Petitioner commenced the present action on July 20, 2001.
DISCUSSION
In order to satisfy the exhaustion requirement set forth in 28 U.S.C. § 2254(b)(1), a petitioner must first present the issues raised in the federal habeas action to the Kansas Courts either by direct appeal or by the state post-conviction process. Pickard v. Connor, 404 U.S. 270 (1971). In this case, exhaustion requires petitioner to present his § 60-1501 petition to the highest state court for discretionary review. O'Sullivan v. Boerckel, 526 U.S. 838, 847 (1999). However, such discretionary review is no longer procedurally available.See K.S.A. § 20-3018(b) (petitioner had thirty days or until January 15, 2001, to seek review of the denial of his § 60-1501 petition in the Kansas Supreme Court). Where there remains no available forum to exhaust the issue, as here, the claim is technically exhausted but subject to procedural default. See Coleman v. Thompson, 501 U.S. 722, 732 (1991) ("A habeas petitioner who has defaulted his federal claims in state court meets the technical requirements for exhaustion; there are no state remedies any longer `available' to him.") and Dulin v. Cook, 957 F.2d 758, 759 (10th Cir. 1992) ("[I]f the court to which petitioner must present his claims in order to meet the exhaustion requirement would now find those claims procedurally barred, there is a procedural default for the purposes of federal habeas review.").
The procedural doctrine precludes federal habeas review of a federal claim that a state court has not considered due to the petitioner's noncompliance with state procedural rules unless petitioner can show (1) both cause and prejudice or (2) manifest injustice. Coleman v. Thompson, 501 U.S. 722, 750 (1991). Cause may be established by showing "that some objective factor external to the defense impeded . . . efforts to comply with the State's procedural rule." Murray v. Carrier, 477 U.S. 478, 488 (1986). The miscarriage of justice exception applies only if petitioner makes a threshold showing of actual innocence, that is, by showing that "a constitutional violation has probably resulted in the conviction of one who is actually innocent." Schlup v. Delo, 513 U.S. 298, 327 (1995) (quoting Murray, 477 U.S. at 496).

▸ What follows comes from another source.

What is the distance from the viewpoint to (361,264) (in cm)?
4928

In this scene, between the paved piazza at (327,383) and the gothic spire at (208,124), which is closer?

The issue of procedural default was raised by respondents within their answer and return. Petitioner did not file a traverse or otherwise address procedural default. Thus, petitioner has failed to show either cause and prejudice or manifest injustice to excuse petitioner's procedural default.
RECOMMENDATION
IT IS, THEREFORE, RESPECTFULLY RECOMMENDED that the petition for a writ of habeas corpus be dismissed and all relief denied.
Any party objecting to the recommended disposition may serve and file with the clerk of the district court written objections within 10 days of service of this Report and Recommendation. Any objection filed must specify the parts of the Report and Recommendation to which objections are made, and set forth the basis for such objections. See Fed.R.Civ.P. 72. Failure to timely file objections waives appellate review of both factual and legal questions. Thomas v. Arn, 474 U.S. 140 (1985) and Soliz v. Chater, 82 F.3d 373, 375 (10th Cir. 1996).
Any objections should be presented in a pleading entitled "Objections to Report and Recommendation" and filed with the clerk.
Copies of this Report and Recommendation shall be mailed to petitioner and counsel of record.
The filing of this report and recommendation terminates the referral of this case to the undersigned.